MBAs take up a huge chunk of time, though. Shaw says that while the degree involved reading huge amounts of information, it was different to what he did within the firm. “It’s not another article, another contract, another statute: a part of the value is in focusing on new information. It’s not as hard, once you’re into it, as it may look from he outside,” he says.
On balancing his workload, this Maddocks partner says he found ways to stay fresh while working on his MBA, without allowing the additional load to impact on his home life or his professional one.
“Many people do the group work [included in the MBA studies] after work in the evening. But we worked out that it would be better to have a 7am meeting in the city before work’” Shaw says. “We’d have our discussions while we were fresh. We weren’t doing it late, drifting off because we were tired, or doing it on the weekends and annoying our families.”
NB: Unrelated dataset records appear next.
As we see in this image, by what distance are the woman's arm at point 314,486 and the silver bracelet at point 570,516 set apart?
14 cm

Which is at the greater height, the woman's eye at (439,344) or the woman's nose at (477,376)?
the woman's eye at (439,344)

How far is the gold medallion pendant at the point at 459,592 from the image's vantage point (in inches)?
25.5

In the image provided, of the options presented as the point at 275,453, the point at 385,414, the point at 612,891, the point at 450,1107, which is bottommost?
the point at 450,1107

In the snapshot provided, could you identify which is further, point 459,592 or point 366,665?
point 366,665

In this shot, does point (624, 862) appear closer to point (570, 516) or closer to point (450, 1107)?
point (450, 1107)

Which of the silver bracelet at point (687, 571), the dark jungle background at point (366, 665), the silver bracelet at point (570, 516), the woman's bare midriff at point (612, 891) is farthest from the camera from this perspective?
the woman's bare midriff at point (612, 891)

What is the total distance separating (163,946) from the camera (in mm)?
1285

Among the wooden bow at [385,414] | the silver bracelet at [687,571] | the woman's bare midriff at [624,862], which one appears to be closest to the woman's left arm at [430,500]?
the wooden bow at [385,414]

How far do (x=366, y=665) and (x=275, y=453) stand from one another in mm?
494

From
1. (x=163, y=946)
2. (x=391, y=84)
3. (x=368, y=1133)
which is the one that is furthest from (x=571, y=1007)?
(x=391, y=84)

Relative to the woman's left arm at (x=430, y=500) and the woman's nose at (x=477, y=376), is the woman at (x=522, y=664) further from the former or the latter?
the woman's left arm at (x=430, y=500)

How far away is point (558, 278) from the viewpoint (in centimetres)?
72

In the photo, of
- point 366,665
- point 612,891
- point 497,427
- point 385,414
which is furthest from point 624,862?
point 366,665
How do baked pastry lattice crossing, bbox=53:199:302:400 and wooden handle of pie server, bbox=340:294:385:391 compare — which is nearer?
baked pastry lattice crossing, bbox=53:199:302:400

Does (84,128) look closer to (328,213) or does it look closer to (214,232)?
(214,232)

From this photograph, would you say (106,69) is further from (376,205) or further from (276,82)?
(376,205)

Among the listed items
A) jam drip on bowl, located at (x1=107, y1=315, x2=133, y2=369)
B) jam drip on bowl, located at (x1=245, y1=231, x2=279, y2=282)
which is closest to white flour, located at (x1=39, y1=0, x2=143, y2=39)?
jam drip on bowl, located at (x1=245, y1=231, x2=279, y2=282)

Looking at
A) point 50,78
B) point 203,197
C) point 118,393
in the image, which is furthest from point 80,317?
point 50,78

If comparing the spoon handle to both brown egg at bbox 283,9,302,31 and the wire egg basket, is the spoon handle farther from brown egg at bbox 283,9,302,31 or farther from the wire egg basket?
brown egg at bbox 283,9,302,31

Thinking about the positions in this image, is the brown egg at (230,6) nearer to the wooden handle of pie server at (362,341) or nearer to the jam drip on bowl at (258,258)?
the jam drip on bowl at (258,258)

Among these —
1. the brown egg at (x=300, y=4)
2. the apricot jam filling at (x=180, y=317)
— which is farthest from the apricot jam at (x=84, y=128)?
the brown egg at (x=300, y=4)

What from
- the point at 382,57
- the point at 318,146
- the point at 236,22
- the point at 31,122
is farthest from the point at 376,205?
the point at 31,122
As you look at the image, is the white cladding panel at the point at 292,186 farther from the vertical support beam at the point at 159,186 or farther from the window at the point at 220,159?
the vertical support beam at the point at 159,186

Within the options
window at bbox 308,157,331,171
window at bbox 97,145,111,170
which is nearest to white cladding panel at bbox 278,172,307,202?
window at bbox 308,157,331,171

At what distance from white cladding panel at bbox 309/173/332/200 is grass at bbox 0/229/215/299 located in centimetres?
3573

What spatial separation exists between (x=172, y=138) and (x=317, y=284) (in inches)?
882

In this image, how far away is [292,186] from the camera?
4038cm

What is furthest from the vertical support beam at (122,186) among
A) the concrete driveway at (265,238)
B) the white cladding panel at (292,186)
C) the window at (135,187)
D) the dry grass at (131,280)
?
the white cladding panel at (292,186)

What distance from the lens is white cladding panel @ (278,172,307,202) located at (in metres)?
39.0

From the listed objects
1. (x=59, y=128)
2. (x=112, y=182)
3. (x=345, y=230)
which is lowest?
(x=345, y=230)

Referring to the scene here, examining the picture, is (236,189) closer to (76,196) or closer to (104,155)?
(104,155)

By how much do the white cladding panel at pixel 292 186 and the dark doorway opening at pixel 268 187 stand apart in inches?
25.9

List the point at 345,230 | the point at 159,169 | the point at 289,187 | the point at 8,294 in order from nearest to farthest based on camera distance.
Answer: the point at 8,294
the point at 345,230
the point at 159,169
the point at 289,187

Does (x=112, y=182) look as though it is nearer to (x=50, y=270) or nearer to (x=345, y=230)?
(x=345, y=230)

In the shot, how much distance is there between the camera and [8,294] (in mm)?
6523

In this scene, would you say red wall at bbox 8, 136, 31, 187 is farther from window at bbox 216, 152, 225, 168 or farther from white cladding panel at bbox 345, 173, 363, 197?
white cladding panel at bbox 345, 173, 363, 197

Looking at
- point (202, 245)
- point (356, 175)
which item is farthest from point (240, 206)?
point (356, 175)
Rod Lyle, Partner at Clayton Utz, Melbourne:
MBA from the MelbourneBusinessSchool
Rod Lyle left MelbourneBusinessSchool with a distinction in his MBA and placed in the top 5 per cent of his graduating class. This, and the fact that he undertook it while he was managing partner of Clayton Utz’s Melbourne office, is enough to prove it’s possible to work full time in a law firm and achieve an MBA.
Lyle was inspired to do the MBA by colleagues and friends who had found it beneficial to their careers and intellectually stimulating. Wanting to enhance his skills at Clayton Utz, and believing that legal training alone was not enough for good management of a firm, he enrolled in the course at MelbourneBusinessSchool. This, he says, is a school with a good reputation and one that gave him the flexibility of studying part-time over three years.
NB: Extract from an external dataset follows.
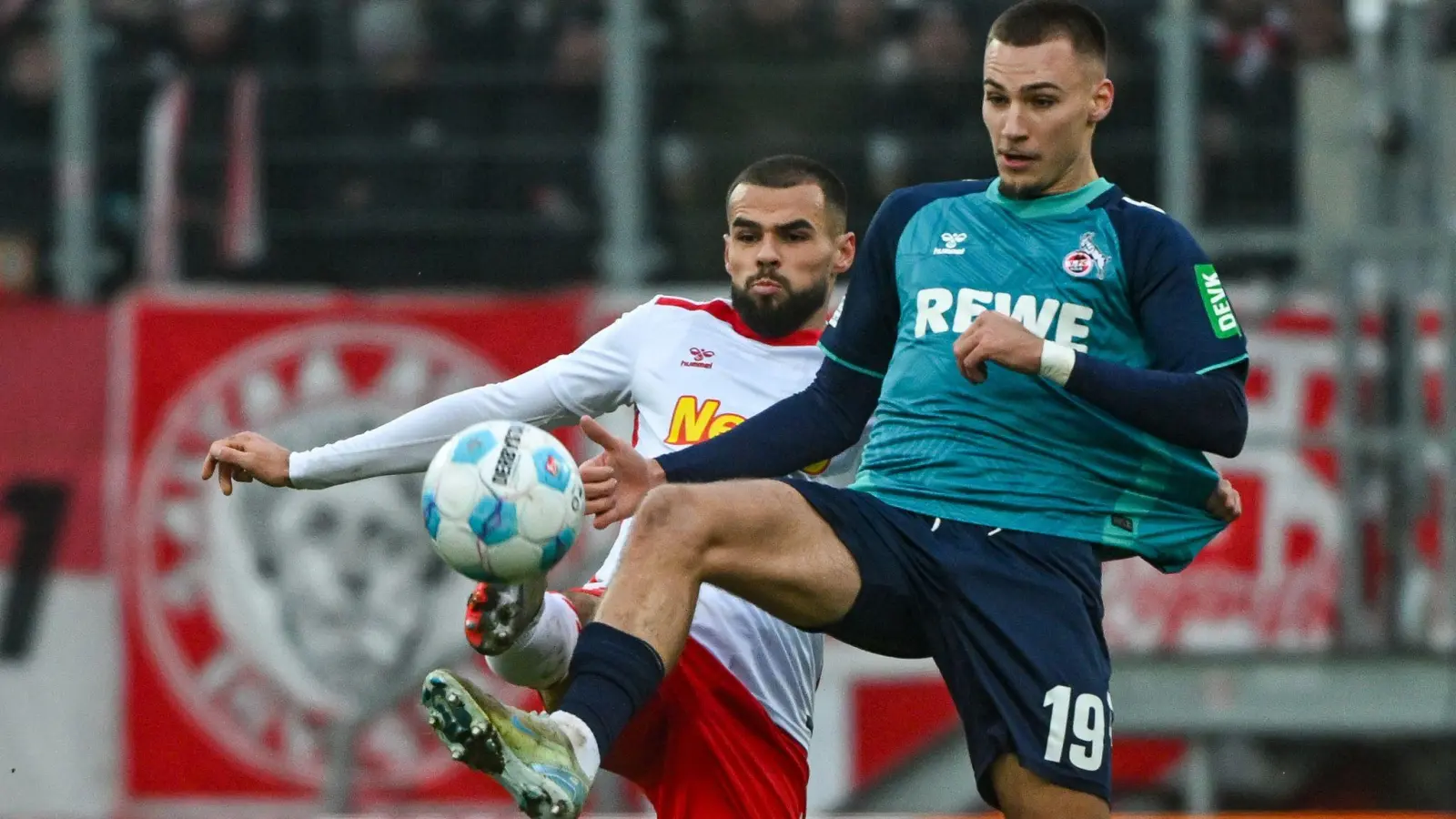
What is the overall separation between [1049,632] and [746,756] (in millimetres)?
1103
Although time-consuming, Lyle says the course was far from tedious and that the day-to-day work he was doing at Clayton Utz complemented the course.
“The fact that I was in management helped me with a lot of the concepts in the MBA. The practise helped with the theory of the course and vice versa,” he says.
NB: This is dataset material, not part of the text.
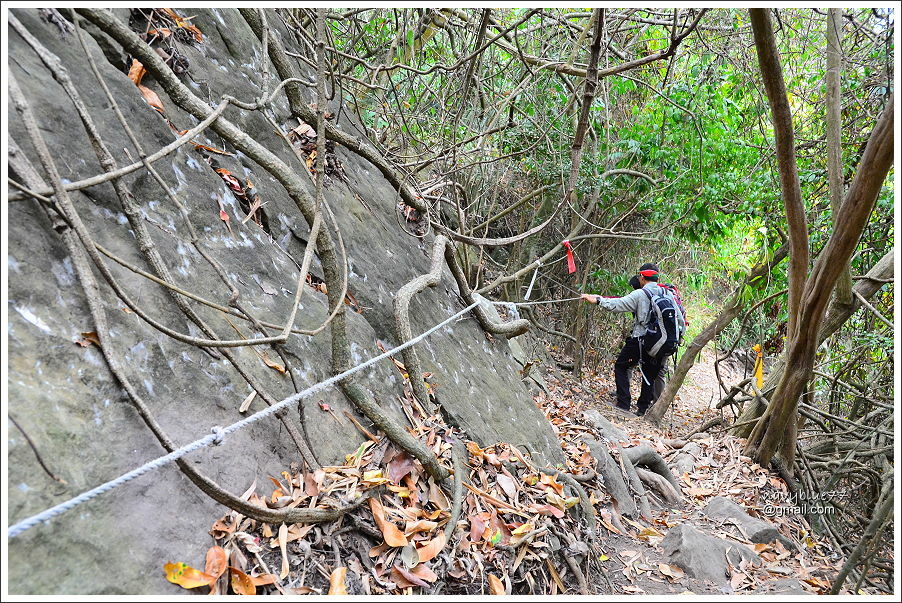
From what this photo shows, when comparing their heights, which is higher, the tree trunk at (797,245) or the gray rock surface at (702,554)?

He recalls enjoying working in “syndicates” with others in his course on the subject assessments. “The idea is that it teaches you to work in teams, get along with people and produce a common product with a common objective,” Lyle says.
The intellectual stimulation – as his friends and colleagues promised – was indeed something Lyle enjoyed.
This partner, who has also completed a Managing Professional Services Firms course at Harvard, says the course ultimately enhanced his skills as a manager and made him better able to work with and support his clients.